The Sheffield Press

Sports

BBC Sport rates the best 2026 World Cup stadiums

By Joe Burgett ·
BBC Sport rates the best 2026 World Cup stadiums

The 2026 World Cup stretches from 11 June to 19 July across 16 host cities in Canada, Mexico and the United States, with 48 teams and 104 matches spread across the continent. FIFA's revised schedule, released on 6 December 2025, has made the stadium question as important as the football itself: which venues deliver atmosphere, sightlines, movement and a sense of place.

  1. Seattle Stadium, Seattle

Gary Rose puts Seattle Stadium, better known as Lumen Field, at the top because it feels built for the modern tournament. It sits downtown, opens onto Seattle's skyscrapers on one side and Mount Rainier on the other, and is set to host six matches, four group-stage games, one round of 32 tie and one round of 16 tie. The schedule runs from Belgium vs Egypt on 15 June through USA vs Australia on 19 June, Bosnia-Herzegovina vs Qatar on 24 June and Egypt vs IR Iran on 26 June, with knockout matches on 1 and 6 July.

AI-generated illustration
AI-generated illustration

The venue has an institutional case behind it as well. Washington state legislation that authorised public funds specifically referenced the ability to host the FIFA World Cup, while the stadium's operators highlight sustainability plans and its reputation as one of the loudest stadiums in the world, with crowd noise once registering on seismic monitoring equipment. That combination of transit-friendly location, steep atmosphere and a big match list gives Seattle the shape of a stadium that could matter long after the World Cup leaves.

  1. Estadio Azteca, Mexico City

John Murray treats Estadio Azteca as the tournament's emotional summit, and the case begins with history. It is the only stadium ever to host three men's World Cups, after staging matches in 1970, 1986 and 2026, and it opened this tournament with Mexico's 2-0 win over South Africa on 11 June, making it the first venue of the expanded 48-team era.

Related photo
Source: BBC Sport

What separates Azteca from every other ground in this ranking is the weight of the moments it holds. Carlos Alberto's famous goal in the 1970 final and Diego Maradona's performances in 1986 are part of the stadium's identity, not museum pieces, and Murray's description of football history "oozing out of every crevice" fits the place because the structure still carries that memory in the way it looks and sounds. He also singled out the "cascade of sombreros" at the opening match, a reminder that the stadium's local culture is not decoration but part of the event itself.
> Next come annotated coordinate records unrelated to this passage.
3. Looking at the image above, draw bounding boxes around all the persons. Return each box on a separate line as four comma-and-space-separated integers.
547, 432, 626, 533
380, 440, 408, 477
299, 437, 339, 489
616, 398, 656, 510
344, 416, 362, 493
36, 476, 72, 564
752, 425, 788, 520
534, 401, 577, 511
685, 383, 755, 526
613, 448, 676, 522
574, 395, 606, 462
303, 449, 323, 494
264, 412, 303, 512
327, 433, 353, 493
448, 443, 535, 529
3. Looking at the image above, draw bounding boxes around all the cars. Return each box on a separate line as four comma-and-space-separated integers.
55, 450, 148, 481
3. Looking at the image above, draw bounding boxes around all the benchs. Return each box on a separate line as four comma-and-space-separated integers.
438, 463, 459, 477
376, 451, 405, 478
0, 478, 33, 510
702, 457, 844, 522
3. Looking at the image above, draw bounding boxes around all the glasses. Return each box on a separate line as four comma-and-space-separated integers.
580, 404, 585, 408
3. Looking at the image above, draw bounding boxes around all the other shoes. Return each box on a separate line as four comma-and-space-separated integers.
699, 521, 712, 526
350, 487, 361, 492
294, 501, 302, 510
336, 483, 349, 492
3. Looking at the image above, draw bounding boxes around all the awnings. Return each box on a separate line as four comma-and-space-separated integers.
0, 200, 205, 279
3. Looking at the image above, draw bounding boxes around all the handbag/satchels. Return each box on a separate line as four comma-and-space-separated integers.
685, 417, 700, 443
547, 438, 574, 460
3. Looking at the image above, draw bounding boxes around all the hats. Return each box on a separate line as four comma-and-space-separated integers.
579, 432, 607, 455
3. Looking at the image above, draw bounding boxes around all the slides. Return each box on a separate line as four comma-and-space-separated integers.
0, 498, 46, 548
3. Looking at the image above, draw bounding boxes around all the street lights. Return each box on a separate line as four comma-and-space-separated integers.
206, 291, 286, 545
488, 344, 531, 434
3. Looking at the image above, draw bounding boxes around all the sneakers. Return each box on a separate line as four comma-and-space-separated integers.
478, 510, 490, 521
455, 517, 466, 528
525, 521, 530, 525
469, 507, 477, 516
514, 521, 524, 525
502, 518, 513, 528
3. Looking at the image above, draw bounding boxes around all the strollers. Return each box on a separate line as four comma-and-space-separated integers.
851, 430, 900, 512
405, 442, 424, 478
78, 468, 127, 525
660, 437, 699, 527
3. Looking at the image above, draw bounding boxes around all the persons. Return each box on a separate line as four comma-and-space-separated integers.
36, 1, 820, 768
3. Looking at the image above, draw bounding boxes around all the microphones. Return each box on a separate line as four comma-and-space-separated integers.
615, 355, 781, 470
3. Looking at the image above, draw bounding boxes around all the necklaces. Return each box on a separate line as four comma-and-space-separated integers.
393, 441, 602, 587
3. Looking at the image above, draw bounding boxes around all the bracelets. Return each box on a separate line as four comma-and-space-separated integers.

  1. Boston Stadium, Boston

Pat Nevin's case for Boston Stadium is built less on mythology than on physical design. The home of the New England Patriots offers steeply banked stands and a view from almost every seat, and it backed that up with a full-capacity crowd of 64,146 for Scotland's 1-0 loss to Morocco. From the media level, the sightlines are so high that player identification becomes difficult, which is a problem for television analysis but proof that the bowl holds the crowd well.

Lumen Field — Wikimedia Commons
"Smart Destinations", GoSeattleCard.com, and Go Seattle Card Blog via Wikimedia Commons (CC BY-SA 2.0)

The weakness is getting there. Signage is poor, the journey from Boston takes an eternity, and the people directing traffic do not always seem any more certain than the visitors they are trying to help. That makes Boston a venue where the viewing experience inside the stadium is strong, but the wider match-day experience falls short of the standard set by Seattle and, in a different way, Azteca.

With the final scheduled for New York New Jersey Stadium on 19 July, the tournament is already drawing a clear line between stadiums that simply house matches and stadiums that shape memory. The best of them combine access, sightlines, noise and local identity, and that is why Seattle, Mexico City and Boston reveal so much about what the 2026 World Cup is becoming.